Le gouvernement prépare une loi sur le logement qui prévoit de nombreuses mesures, mais sans cohérence d’ensemble.

Appelée modestement Elan (Evolution du logement, de l’aménagement et du numérique) et présenté en Conseil des ministres le 4 avril 2018, la nouvelle loi logement subira peut-être des aménagements au Parlement. Il serait fastidieux de présenter toutes les mesures de ce projet de loi. Attardons-nous sur les plus emblématiques.

Desserrer un peu le carcan réglementaire…

D’abord, intéressons-nous à celles qui semblent aller dans le bon sens. Le texte soumis au vote parlementaire propose de :

- Faire une pause normative durant le quinquennat (sauf exigences de sécurité). C’est un pas dans la bonne direction. On aurait cependant aimé que certaines des normes existantes soient supprimées. Selon une étude de la Fédération française du bâtiment (FFB) qui date de 2013, les réglementations et les normes ont fait augmenter de 30% en moyenne (entre 23% et 38%) le coût de la construction entre 2000 et 2011. Mais, semble-t-il, c’est chose impossible en France que de « toucher aux acquis ». Un moratoire suffira-t-il à simplifier la vie des bâtisseurs, surtout que celui-ci ne s’appliquera pas quand la sécurité sera en cause ? La sécurité est un argument imparable pour imposer toujours plus de contraintes, comme le renforcement du contrôle technique automobile le prouve.

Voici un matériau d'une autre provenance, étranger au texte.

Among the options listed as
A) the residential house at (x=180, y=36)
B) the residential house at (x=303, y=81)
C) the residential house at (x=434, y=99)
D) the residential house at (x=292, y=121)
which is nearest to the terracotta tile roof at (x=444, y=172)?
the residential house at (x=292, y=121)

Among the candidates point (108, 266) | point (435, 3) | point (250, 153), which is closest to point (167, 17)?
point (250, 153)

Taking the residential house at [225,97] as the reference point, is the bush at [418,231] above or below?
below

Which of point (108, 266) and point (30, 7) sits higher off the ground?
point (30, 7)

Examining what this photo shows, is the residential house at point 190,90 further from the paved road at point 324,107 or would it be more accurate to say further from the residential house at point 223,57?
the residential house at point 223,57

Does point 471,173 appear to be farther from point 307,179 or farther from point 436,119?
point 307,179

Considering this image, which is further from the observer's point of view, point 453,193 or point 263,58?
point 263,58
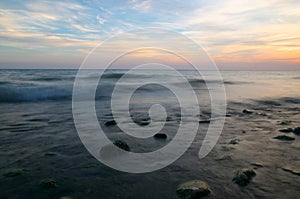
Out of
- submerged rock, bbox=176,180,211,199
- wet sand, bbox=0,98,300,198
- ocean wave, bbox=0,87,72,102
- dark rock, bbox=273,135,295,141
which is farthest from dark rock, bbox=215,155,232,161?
ocean wave, bbox=0,87,72,102

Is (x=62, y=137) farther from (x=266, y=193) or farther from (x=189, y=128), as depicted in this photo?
(x=266, y=193)

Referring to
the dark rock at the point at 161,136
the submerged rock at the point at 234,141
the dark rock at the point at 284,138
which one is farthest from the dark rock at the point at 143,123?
the dark rock at the point at 284,138

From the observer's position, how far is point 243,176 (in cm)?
327

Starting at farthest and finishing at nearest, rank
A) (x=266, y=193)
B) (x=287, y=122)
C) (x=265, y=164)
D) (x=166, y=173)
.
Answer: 1. (x=287, y=122)
2. (x=265, y=164)
3. (x=166, y=173)
4. (x=266, y=193)

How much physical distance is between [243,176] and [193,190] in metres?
0.82

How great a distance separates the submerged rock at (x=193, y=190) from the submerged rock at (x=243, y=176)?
0.46 meters

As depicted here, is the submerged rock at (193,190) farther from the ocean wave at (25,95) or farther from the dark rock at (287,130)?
the ocean wave at (25,95)

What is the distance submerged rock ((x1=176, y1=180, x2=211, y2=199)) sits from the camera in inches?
113

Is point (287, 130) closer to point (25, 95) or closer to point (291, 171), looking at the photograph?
point (291, 171)

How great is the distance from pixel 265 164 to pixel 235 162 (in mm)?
448

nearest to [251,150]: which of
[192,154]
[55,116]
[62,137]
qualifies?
[192,154]

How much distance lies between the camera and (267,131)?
5809 mm

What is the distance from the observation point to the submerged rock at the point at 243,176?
319cm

- Créer un contrat de location d’une durée de un à 10 mois non renouvelable et sans dépôt de garantie pour les logements meublés. Ce nouveau bail viendra compléter le bail meublé existant d’une durée d’un an. Ainsi, si vous avez besoin d’une location pour 11 mois, vous n’aurez pas de solution. N’aurait-il pas été plus simple de rétablir la liberté contractuelle dans l’établissement des baux ? Et de permettre aux bailleurs de se libérer plus facilement des locataires indélicats ?

- Inciter fiscalement à la vente de terrains. Il est vrai qu’aujourd’hui, la rétention foncière est encouragée puisque les propriétaires ont intérêt à attendre 22 ans pour ne pas être imposés sur les plus-values. Le projet gouvernemental prévoit un abattement fiscal de 70% si des logements privés sont rapidement construits sur un terrain et même de 100% si ce sont des logements sociaux. Pourquoi accorder davantage d’importance au logement social ? La France manque-t-elle de logements sociaux, ou plutôt de logements dans les zones tendues ?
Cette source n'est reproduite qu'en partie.